Can China contain the microblog?

Social networking sites are under increasing pressure in China. Someone seems to have realized just how difficult they are to monitor when it comes to breaking news.

Twitter and Facebook have been inaccessible for a while; next to go dark was Fanfou, a Chinese service offering microblogging services like Twitter’s, which became unavailable in China shortly after this month’s unrest in Xinjiang, according to international news reports. The Associated Press said that Digu and Zuosa, also microblogging platforms, closed on Tuesday, citing maintenance needs.

Online security was tight across the board today, AP reported.
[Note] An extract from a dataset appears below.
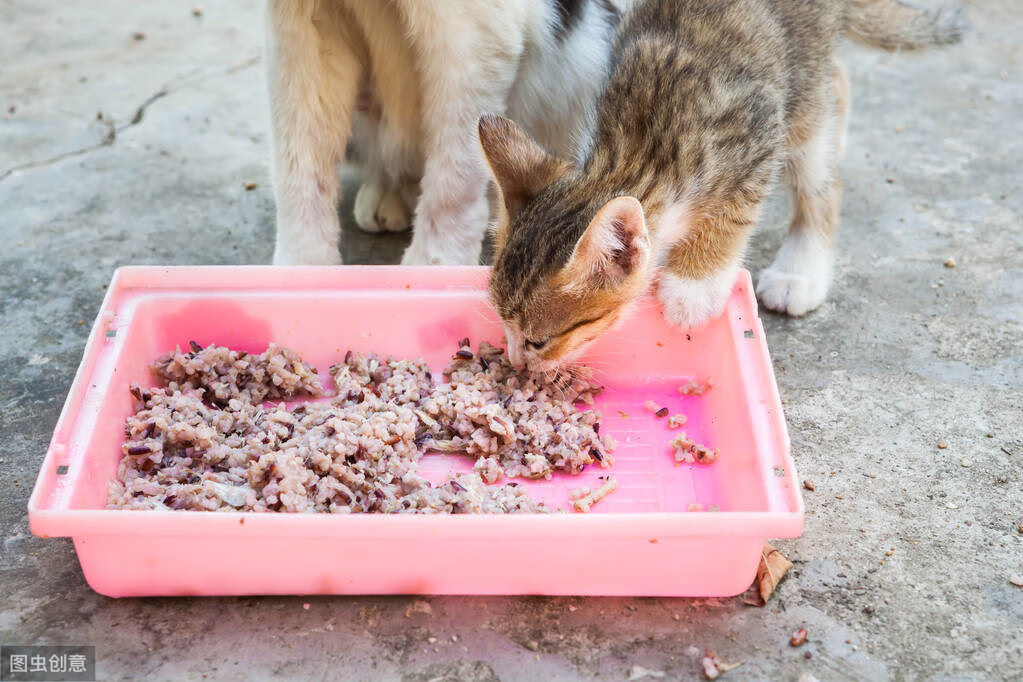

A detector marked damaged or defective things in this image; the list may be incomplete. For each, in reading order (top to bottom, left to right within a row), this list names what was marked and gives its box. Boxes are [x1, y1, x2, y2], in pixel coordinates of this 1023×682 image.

crack in concrete [0, 55, 261, 183]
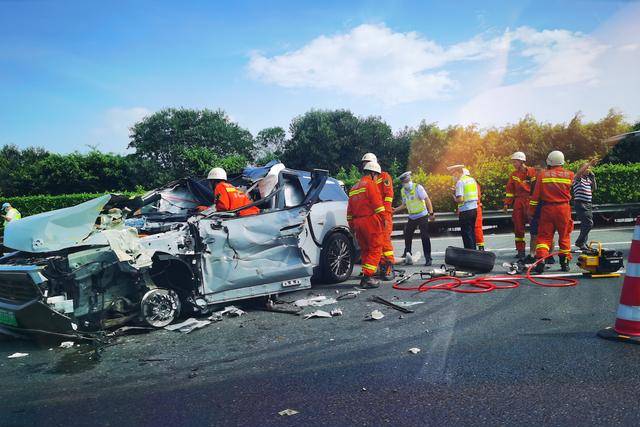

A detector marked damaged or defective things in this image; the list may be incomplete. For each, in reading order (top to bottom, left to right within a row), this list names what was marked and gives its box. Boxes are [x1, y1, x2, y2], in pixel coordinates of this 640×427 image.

The technology news sites of two popular Internet portals, Sina and Netease, were also down for several hours after posting stories on a corruption probe into a company formerly overseen by President Hu Jintao’s son. The Berkeley, California-based China Digital Times has posted a censorship notice the Central Propaganda Department apparently sent to all online news providers regarding the subject.
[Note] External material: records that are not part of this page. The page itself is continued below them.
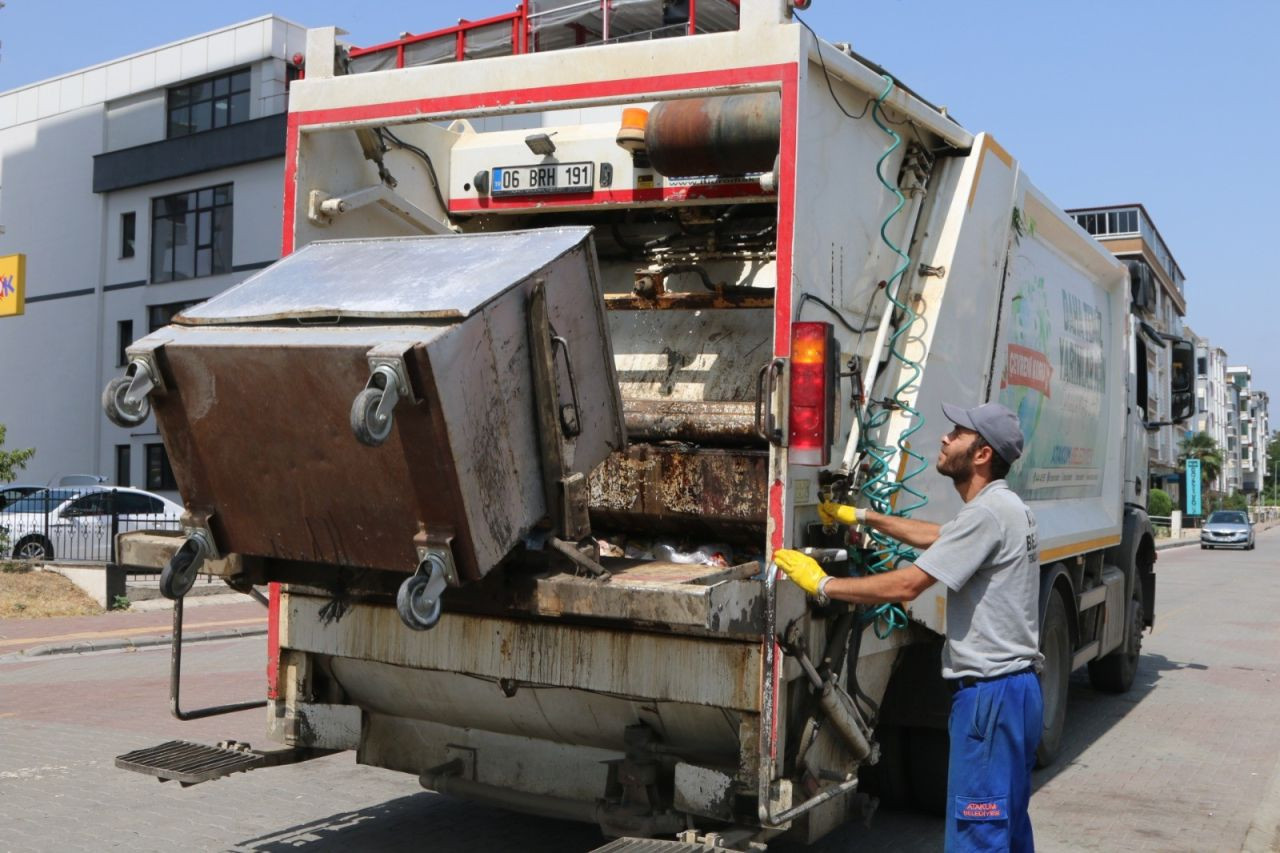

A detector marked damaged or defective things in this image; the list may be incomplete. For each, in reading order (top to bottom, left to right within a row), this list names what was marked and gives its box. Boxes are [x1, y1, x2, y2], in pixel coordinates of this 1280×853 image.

rusty metal container [131, 226, 624, 584]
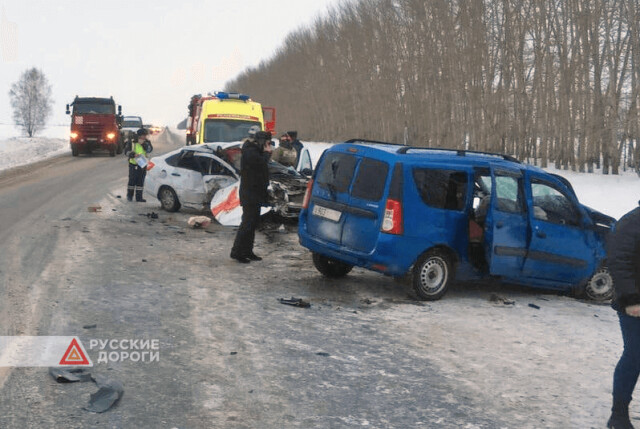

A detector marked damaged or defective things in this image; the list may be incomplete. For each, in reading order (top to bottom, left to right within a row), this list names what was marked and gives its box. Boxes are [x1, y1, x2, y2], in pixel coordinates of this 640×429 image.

shattered windshield [204, 119, 262, 143]
wrecked white sedan [145, 143, 310, 226]
damaged blue van [298, 140, 616, 300]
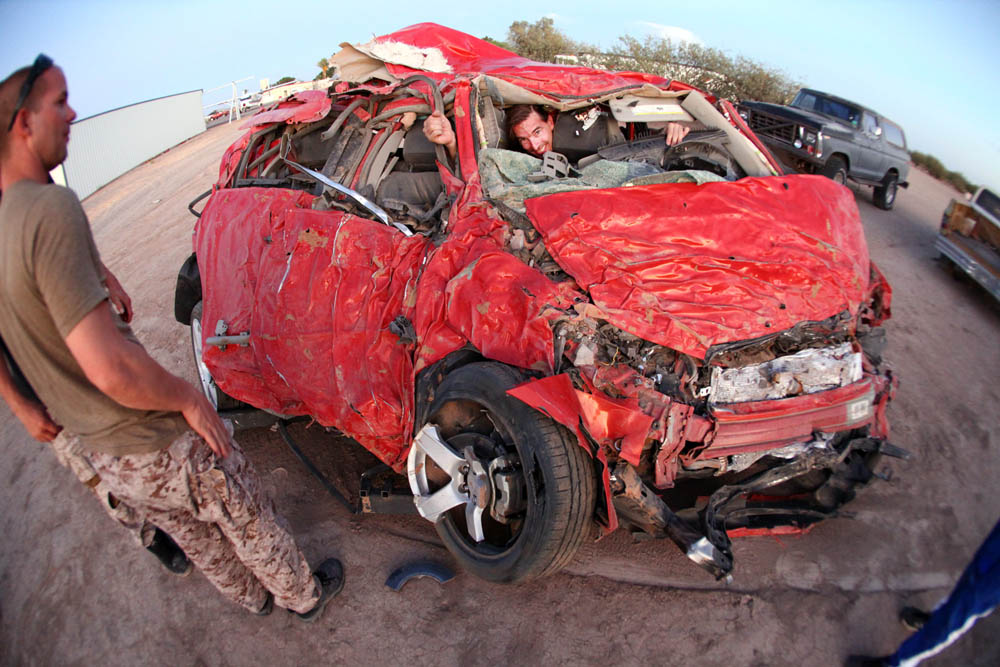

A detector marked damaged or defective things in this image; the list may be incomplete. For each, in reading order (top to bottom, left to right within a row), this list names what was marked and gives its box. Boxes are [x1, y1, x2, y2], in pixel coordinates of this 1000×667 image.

severely crashed red car [176, 23, 904, 580]
crumpled car hood [524, 174, 868, 360]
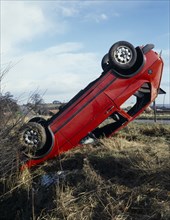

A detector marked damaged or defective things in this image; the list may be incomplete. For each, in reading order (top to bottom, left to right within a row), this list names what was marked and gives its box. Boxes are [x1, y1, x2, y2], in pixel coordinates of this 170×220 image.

red overturned car [19, 40, 164, 168]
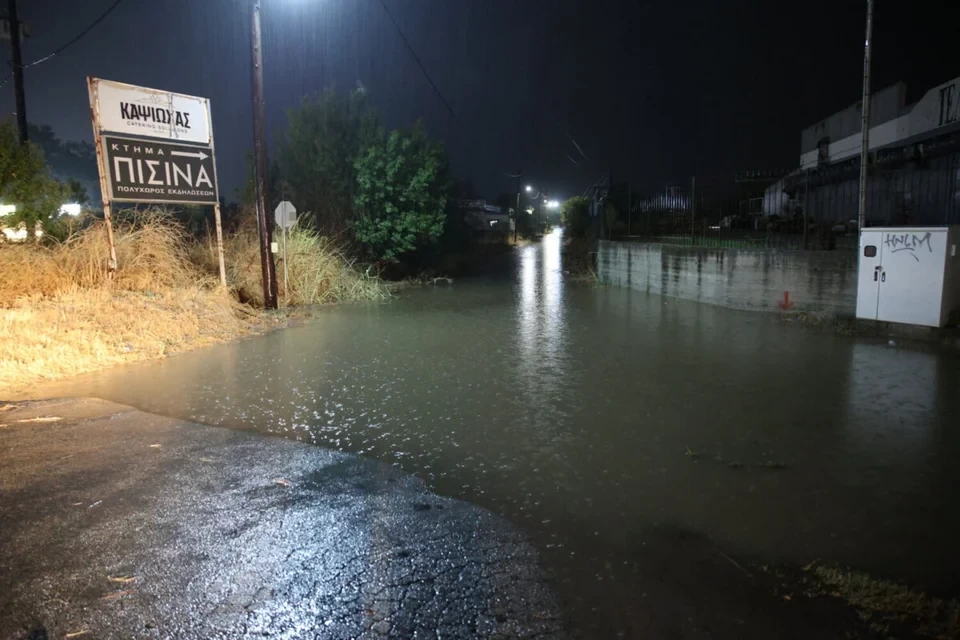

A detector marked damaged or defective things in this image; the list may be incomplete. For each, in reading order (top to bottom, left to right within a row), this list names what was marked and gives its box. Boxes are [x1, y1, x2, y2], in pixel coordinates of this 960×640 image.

rusty sign post [86, 77, 227, 284]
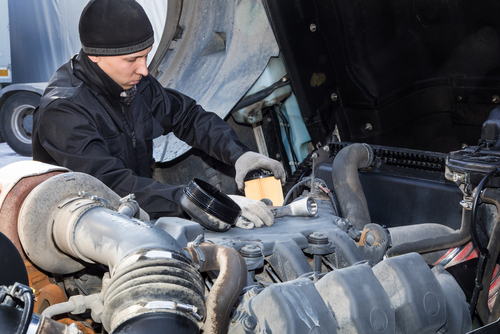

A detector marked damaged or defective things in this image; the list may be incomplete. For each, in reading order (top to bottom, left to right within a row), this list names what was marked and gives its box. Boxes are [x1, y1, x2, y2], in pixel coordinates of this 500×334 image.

With government censors as keen as ever, it might seem inevitable that the upstart microblogging community–the format went mainstream in China in June, according to the media analysis blog Danwei–would run into trouble. On the other hand, Internet bulletin boards, blogs, and other, similarly fluid forums, while subject to deletion and monitoring, still thrive on the Chinese Web as a rich source of opinion and information exchange. It will be interesting to see whether microblogs will be able to negotiate their own space in the well-policed online world in China.